At the same time you need to ask if the craving is actually about spending more time with her or if it’s about spending more time with the real you. We do not want the object for the object’s sake, we want it for our own sake. But if we think the joy is in the object, it means that the joy we take in ourselves is inadequate. There is some joy in relationship love, but is it enough to fill the loneliness that caused the craving in the first place?
If this is not about love but is about pleasure, then it is a good object lesson because while there is nothing wrong with pleasure, chasing it is a problem because of the craving that develops. The craving basically cancels the pleasure and you have not gained anything. It is a zero-sum game.
If you really believe that you are whole and complete and assert that fact aggressively by not giving into the craving, the craving will diminish. There is no doubt about it. But this requires great honesty because if there is a doubt about your wholeness, craving will enter through that crack.
Anil: Secondly, and more interesting than teenage romance, I read an article about these scientists that created a genome, then put it into a bacteria which proceeded to transform the cell into a different species. Here’s the link: TimesOnline.co.uk/tol/news/science/biology_evolution/article7132299.ece.
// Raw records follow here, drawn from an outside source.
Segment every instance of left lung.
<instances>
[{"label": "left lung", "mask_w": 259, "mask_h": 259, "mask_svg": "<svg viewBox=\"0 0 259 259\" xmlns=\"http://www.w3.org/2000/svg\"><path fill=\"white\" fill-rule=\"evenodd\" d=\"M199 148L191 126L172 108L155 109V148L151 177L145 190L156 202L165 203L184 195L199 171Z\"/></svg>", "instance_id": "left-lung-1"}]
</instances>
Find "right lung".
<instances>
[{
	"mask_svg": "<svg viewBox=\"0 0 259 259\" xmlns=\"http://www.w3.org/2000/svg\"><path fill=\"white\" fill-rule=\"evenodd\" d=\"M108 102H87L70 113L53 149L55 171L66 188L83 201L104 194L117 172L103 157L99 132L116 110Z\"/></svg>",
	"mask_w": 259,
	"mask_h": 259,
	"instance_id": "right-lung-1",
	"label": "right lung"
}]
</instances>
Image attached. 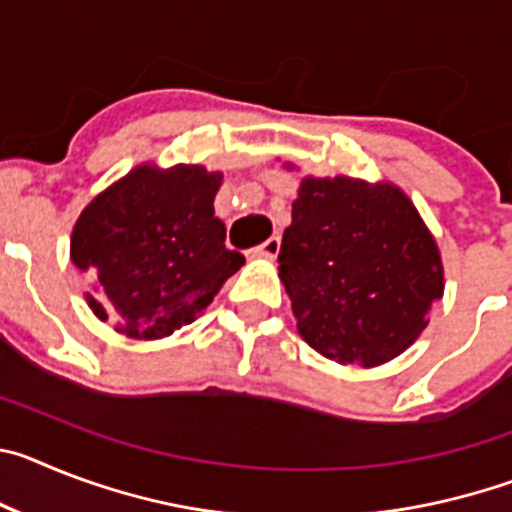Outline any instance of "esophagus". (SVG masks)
I'll use <instances>...</instances> for the list:
<instances>
[{
  "label": "esophagus",
  "mask_w": 512,
  "mask_h": 512,
  "mask_svg": "<svg viewBox=\"0 0 512 512\" xmlns=\"http://www.w3.org/2000/svg\"><path fill=\"white\" fill-rule=\"evenodd\" d=\"M279 246H282V241H279V235H271V238H266L261 246H256L253 251L259 253V256H266V259H274L279 253Z\"/></svg>",
  "instance_id": "34e87169"
}]
</instances>
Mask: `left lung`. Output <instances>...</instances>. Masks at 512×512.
I'll use <instances>...</instances> for the list:
<instances>
[{
    "label": "left lung",
    "instance_id": "left-lung-1",
    "mask_svg": "<svg viewBox=\"0 0 512 512\" xmlns=\"http://www.w3.org/2000/svg\"><path fill=\"white\" fill-rule=\"evenodd\" d=\"M277 261L300 336L341 364L395 359L443 295L436 241L390 184L305 179Z\"/></svg>",
    "mask_w": 512,
    "mask_h": 512
}]
</instances>
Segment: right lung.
<instances>
[{"mask_svg":"<svg viewBox=\"0 0 512 512\" xmlns=\"http://www.w3.org/2000/svg\"><path fill=\"white\" fill-rule=\"evenodd\" d=\"M223 174L140 166L94 197L71 235V261L92 282L89 307L130 338H164L192 323L243 266L215 217Z\"/></svg>","mask_w":512,"mask_h":512,"instance_id":"add662e5","label":"right lung"}]
</instances>
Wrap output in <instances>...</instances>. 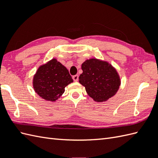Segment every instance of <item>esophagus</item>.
<instances>
[{
	"label": "esophagus",
	"mask_w": 158,
	"mask_h": 158,
	"mask_svg": "<svg viewBox=\"0 0 158 158\" xmlns=\"http://www.w3.org/2000/svg\"><path fill=\"white\" fill-rule=\"evenodd\" d=\"M73 78L74 82H77V81L78 80V75L76 74V75L73 76Z\"/></svg>",
	"instance_id": "esophagus-1"
}]
</instances>
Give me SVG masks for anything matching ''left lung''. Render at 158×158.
I'll list each match as a JSON object with an SVG mask.
<instances>
[{"label": "left lung", "mask_w": 158, "mask_h": 158, "mask_svg": "<svg viewBox=\"0 0 158 158\" xmlns=\"http://www.w3.org/2000/svg\"><path fill=\"white\" fill-rule=\"evenodd\" d=\"M82 70L79 82L94 101L106 102L116 94L121 79L116 69L108 62L90 59L82 63Z\"/></svg>", "instance_id": "obj_1"}]
</instances>
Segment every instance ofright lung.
I'll return each instance as SVG.
<instances>
[{
	"instance_id": "1",
	"label": "right lung",
	"mask_w": 158,
	"mask_h": 158,
	"mask_svg": "<svg viewBox=\"0 0 158 158\" xmlns=\"http://www.w3.org/2000/svg\"><path fill=\"white\" fill-rule=\"evenodd\" d=\"M73 82L69 70L56 59L40 66L33 76V86L38 95L47 101L55 102Z\"/></svg>"
}]
</instances>
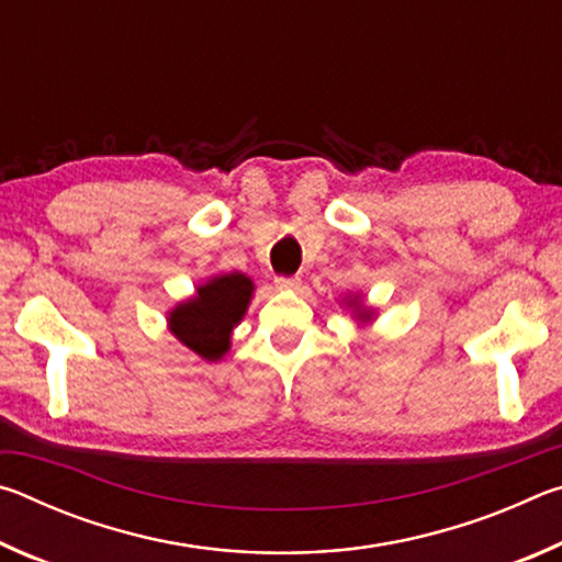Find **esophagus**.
<instances>
[{
    "instance_id": "1",
    "label": "esophagus",
    "mask_w": 562,
    "mask_h": 562,
    "mask_svg": "<svg viewBox=\"0 0 562 562\" xmlns=\"http://www.w3.org/2000/svg\"><path fill=\"white\" fill-rule=\"evenodd\" d=\"M274 284H278V290L292 292V290H300L302 280L300 278H278V280H274Z\"/></svg>"
}]
</instances>
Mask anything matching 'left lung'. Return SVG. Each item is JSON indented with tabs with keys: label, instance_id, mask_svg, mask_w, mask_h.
Masks as SVG:
<instances>
[{
	"label": "left lung",
	"instance_id": "obj_1",
	"mask_svg": "<svg viewBox=\"0 0 562 562\" xmlns=\"http://www.w3.org/2000/svg\"><path fill=\"white\" fill-rule=\"evenodd\" d=\"M341 307L351 310V317H355L359 325H367V322L376 319V310L374 307H367L364 297H361V292H351L341 297Z\"/></svg>",
	"mask_w": 562,
	"mask_h": 562
}]
</instances>
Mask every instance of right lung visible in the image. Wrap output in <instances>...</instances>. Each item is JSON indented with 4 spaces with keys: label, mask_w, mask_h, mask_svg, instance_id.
Here are the masks:
<instances>
[{
    "label": "right lung",
    "mask_w": 562,
    "mask_h": 562,
    "mask_svg": "<svg viewBox=\"0 0 562 562\" xmlns=\"http://www.w3.org/2000/svg\"><path fill=\"white\" fill-rule=\"evenodd\" d=\"M252 292L255 282L245 272L213 274L168 310V331L201 359L221 361L231 351L233 329L250 307Z\"/></svg>",
    "instance_id": "add662e5"
}]
</instances>
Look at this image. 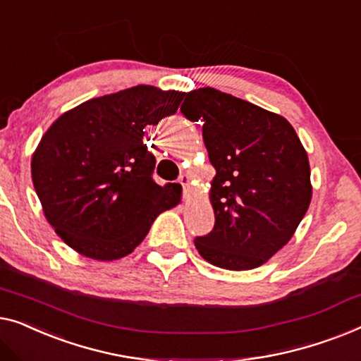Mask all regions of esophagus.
Masks as SVG:
<instances>
[{
    "mask_svg": "<svg viewBox=\"0 0 361 361\" xmlns=\"http://www.w3.org/2000/svg\"><path fill=\"white\" fill-rule=\"evenodd\" d=\"M178 183H180V185H181L183 188L190 186V183H191V176H190V175H186V173H183V175H180Z\"/></svg>",
    "mask_w": 361,
    "mask_h": 361,
    "instance_id": "esophagus-1",
    "label": "esophagus"
}]
</instances>
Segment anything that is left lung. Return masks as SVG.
I'll use <instances>...</instances> for the list:
<instances>
[{"label": "left lung", "mask_w": 361, "mask_h": 361, "mask_svg": "<svg viewBox=\"0 0 361 361\" xmlns=\"http://www.w3.org/2000/svg\"><path fill=\"white\" fill-rule=\"evenodd\" d=\"M181 113L202 123L216 169L209 192L216 222L195 238L197 252L232 271L263 265L311 204V169L296 130L283 116L209 86L190 91Z\"/></svg>", "instance_id": "1"}]
</instances>
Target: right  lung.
Wrapping results in <instances>:
<instances>
[{"label":"right lung","instance_id":"add662e5","mask_svg":"<svg viewBox=\"0 0 361 361\" xmlns=\"http://www.w3.org/2000/svg\"><path fill=\"white\" fill-rule=\"evenodd\" d=\"M185 93L149 85L85 101L40 139L30 173L45 219L62 240L99 262L123 258L160 212L180 202L176 183L152 178L144 129L178 111Z\"/></svg>","mask_w":361,"mask_h":361}]
</instances>
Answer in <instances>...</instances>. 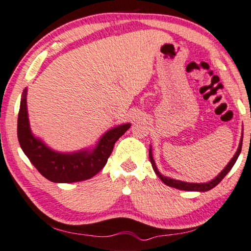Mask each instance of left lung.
I'll return each instance as SVG.
<instances>
[{"instance_id": "left-lung-1", "label": "left lung", "mask_w": 251, "mask_h": 251, "mask_svg": "<svg viewBox=\"0 0 251 251\" xmlns=\"http://www.w3.org/2000/svg\"><path fill=\"white\" fill-rule=\"evenodd\" d=\"M244 131V129H243ZM243 137H244V132H243ZM243 137H241L240 140V143H239V147L237 149V151L235 153V155L232 156V159L230 160L229 163L226 165V168L224 169L221 173H219L216 177L212 181H209L207 183H187V182H182V181H178V179H173V178H170V177H166L164 175H162L159 170H157L156 165H155V162L153 160V155H152V150H151V147H150V151H149V156H150V161H151V164H152V168L154 170L155 174L159 176V178L161 179L162 182L164 184H166L168 186L171 187H174V188H177V190H182V191H195V192H206V191H209L214 188L215 186L217 185L218 183H221L222 179L226 176L227 173L229 172L231 170L232 166L236 163L237 159H238V156L241 152V146H243Z\"/></svg>"}]
</instances>
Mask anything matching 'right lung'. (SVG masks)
I'll use <instances>...</instances> for the list:
<instances>
[{"label": "right lung", "instance_id": "add662e5", "mask_svg": "<svg viewBox=\"0 0 251 251\" xmlns=\"http://www.w3.org/2000/svg\"><path fill=\"white\" fill-rule=\"evenodd\" d=\"M24 89L17 118V138L25 155L44 177L54 183H74L89 179L102 170L111 154L114 143L130 128V123L107 131L95 148L73 153L51 150L41 139L34 137L29 126Z\"/></svg>", "mask_w": 251, "mask_h": 251}]
</instances>
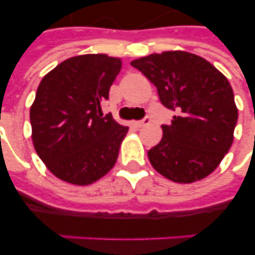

It’s not real life, and apparently they are far from creating anything very close to life, but it got me thinking. If humans were able to create life – self-sustaining, single-celled organisms or something – how would the self come into this? Would that cell be aware? If scientists were able to create an aware organism, it would refute the theory that matter comes from awareness, would it not? Do you think that would be possible? A lot of questions in one sentence, but I’m curious to know what you think.
Ram: It would be the self creating life through human beings. But this will not happen, because the self has already created life and the process is not a mystery to it. If there is some need for life made by humans apart from life made by consciousness, then it might happen. But what is the advantage? How does it serve the self? And remember, there is only the self. We already have life in spades and it does not change anything at all. So some weird creature that man concocts will be an improvement? At best it would just be an odd curiosity. This attempt to create life is just human vanity, basically a bunch of crazy materialistic intellectuals with a lot of big money working on an unsolvable problem, probably motivated in no small measure by their desire to stick it to the religious types who know that only God creates life. Yet if they can create an organism that does not suffer, sign me up. The cells in conscious beings right now are not aware. They are just material structures that borrow life from omnipresent consciousness.
If science was able to create an aware organism, it would not refute the notion that matter comes from awareness, because it was awareness operating through the mind of the scientist that caused matter to become aware. But matter will never become aware, although it is awareness, because it is inert. You cannot get something out of nothing. There has to be life it already for it to appear. The boundary between awareness and matter is impermeable. Actually, the teenage romance question was more interesting. These scientists are nuts.